Lab Watchdog Threatening Suit

Albuquerque Journal
By Phil Parker, Journal Staff Writer     
      
        A nuclear watchdog group is threatening to sue the National Nuclear Security Administration if it goes through with plans to build a massive new plutonium facility at Los Alamos National Laboratory without conducting a fresh analysis of that facility's impact on the environment.
      
        An NNSA spokesperson said Thursday that a supplement analysis of a previous environmental analysis of the lab's proposed Chemistry and Metallurgy Research Replacement building is being prepared. The supplement analysis will determine whether the initial environmental impact statement needs to be updated or whether a new study must be commissioned.
      
        That previous analysis was done in 2003, however, and in the minds of members in the Los Alamos Study Group there is no question: There must be another environmental impact study commissioned, because the project is more than 50 times larger than was envisioned in 2003.
      
        The CMRR is intended to replace the lab's present CMR building, a plutonium lab that dates back to the 1950s. Lab officials have said the work there is vital to national security. Laboratory Deputy Director Ike Richardson said last month "We're in desperate need of an upgrade to that facility."
      
        The new building would house 22,500 square feet of lab space, much of it for analyzing plutonium and other radioactive materials. It would take over a decade to build, and specs call for 122,000 cubic yards of structural concrete. The price tag could be as much as $4 billion.
      
        LASG's Greg Mello said at a news conference Thursday he doesn't believe the project is necessary, but if the lab is going to build it, new report is needed that better considers the building's size, which has increased dramatically over the previous seven years — and especially since last year.
      
        "It's only recently become apparent how big this is," Mello said.
      
        Mello and other members of LASG expressed concern that any new study might simply be a formality for NNSA.
      
        "We want an EIS (environmental impact study) starting at the beginning — looking at the scope of the project and at alternatives," Mello said. "We don't want a post-hoc analysis that ratifies decisions already made."
      
        Construction could be a ways off. Lab representatives unveiled their plans for the building last month, along with other nearby construction projects along Pajarito Road between Los Alamos and White Rock. They stressed repeatedly that nothing is official until Congress passes a budget with the plans for CMRR building included.
      
        At hearings in April, NNSA officials acknowledged it could be 2012 or 2013 before they will be able to accurately estimate a baseline cost for the building. Both Republicans and Democrats on both House and Senate military affairs committees have indicated that they expect NNSA to justify its funding requests this year, including for the CMRR building.
      
        NNSA Deputy Director of Public Affairs Jennifer Wagner, while declining to discuss potential litigation, said the process is progressing as it should at this point.
      
        "NNSA takes its commitment to environmental stewardship and the state of New Mexico very seriously," she said.

REQUIREMENT A: According to the article on the Los Alamos plutonium facility, how much structural concrete do the specifications for the new building call for?
REQUIREMENT B: From the article on the Los Alamos plutonium facility, extract the passage between "At hearings in" and "the CMRR building.", inclusive.
The records that follow have no connection to the article on the Los Alamos plutonium facility.

DATA TO EXAMINE:
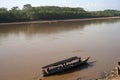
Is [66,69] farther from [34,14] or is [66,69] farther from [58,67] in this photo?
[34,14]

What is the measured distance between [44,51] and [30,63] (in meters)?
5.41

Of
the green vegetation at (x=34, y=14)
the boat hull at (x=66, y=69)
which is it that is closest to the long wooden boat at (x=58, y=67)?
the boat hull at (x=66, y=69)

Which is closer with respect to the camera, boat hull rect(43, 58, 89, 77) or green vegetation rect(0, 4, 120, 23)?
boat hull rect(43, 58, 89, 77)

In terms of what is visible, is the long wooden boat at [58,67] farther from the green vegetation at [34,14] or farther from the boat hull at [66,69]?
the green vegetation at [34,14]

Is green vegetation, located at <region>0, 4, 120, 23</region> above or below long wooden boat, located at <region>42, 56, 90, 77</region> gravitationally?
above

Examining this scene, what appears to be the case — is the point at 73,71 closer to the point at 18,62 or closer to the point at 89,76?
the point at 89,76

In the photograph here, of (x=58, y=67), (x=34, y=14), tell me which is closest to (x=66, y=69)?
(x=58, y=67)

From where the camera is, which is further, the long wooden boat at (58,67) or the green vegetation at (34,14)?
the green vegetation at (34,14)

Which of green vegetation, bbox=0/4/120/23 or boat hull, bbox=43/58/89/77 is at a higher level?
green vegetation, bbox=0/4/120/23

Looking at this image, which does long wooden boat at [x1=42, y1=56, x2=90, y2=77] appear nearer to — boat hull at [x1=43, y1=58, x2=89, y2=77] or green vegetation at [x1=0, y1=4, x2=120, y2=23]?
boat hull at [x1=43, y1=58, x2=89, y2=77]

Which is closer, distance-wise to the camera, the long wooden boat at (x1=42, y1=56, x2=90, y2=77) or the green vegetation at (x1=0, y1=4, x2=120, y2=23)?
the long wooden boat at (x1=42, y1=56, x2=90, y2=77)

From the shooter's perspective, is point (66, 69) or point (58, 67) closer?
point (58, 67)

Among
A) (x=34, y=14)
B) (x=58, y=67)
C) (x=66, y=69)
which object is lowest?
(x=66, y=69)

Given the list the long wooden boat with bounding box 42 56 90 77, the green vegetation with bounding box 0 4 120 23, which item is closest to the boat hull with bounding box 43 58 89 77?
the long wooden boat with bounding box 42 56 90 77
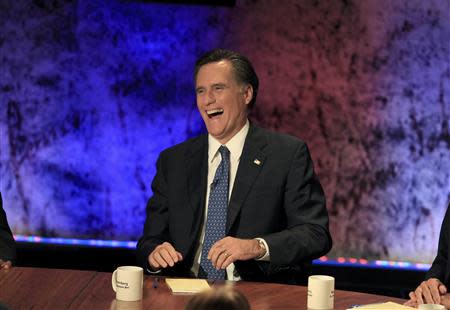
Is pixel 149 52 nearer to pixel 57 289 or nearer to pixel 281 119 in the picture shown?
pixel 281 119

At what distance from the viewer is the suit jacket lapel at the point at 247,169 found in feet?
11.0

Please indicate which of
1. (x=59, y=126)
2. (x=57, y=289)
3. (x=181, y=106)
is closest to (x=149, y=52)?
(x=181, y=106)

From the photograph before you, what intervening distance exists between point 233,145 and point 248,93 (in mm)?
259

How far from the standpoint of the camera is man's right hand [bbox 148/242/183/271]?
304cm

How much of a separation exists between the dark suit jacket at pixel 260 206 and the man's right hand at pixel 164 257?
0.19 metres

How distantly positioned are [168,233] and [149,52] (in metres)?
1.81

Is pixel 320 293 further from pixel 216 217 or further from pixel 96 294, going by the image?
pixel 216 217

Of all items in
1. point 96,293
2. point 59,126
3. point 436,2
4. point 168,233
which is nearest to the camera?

YOUR SOLUTION A: 122,000 cubic yards

YOUR SOLUTION B:
At hearings in April, NNSA officials acknowledged it could be 2012 or 2013 before they will be able to accurately estimate a baseline cost for the building. Both Republicans and Democrats on both House and Senate military affairs committees have indicated that they expect NNSA to justify its funding requests this year, including for the CMRR building.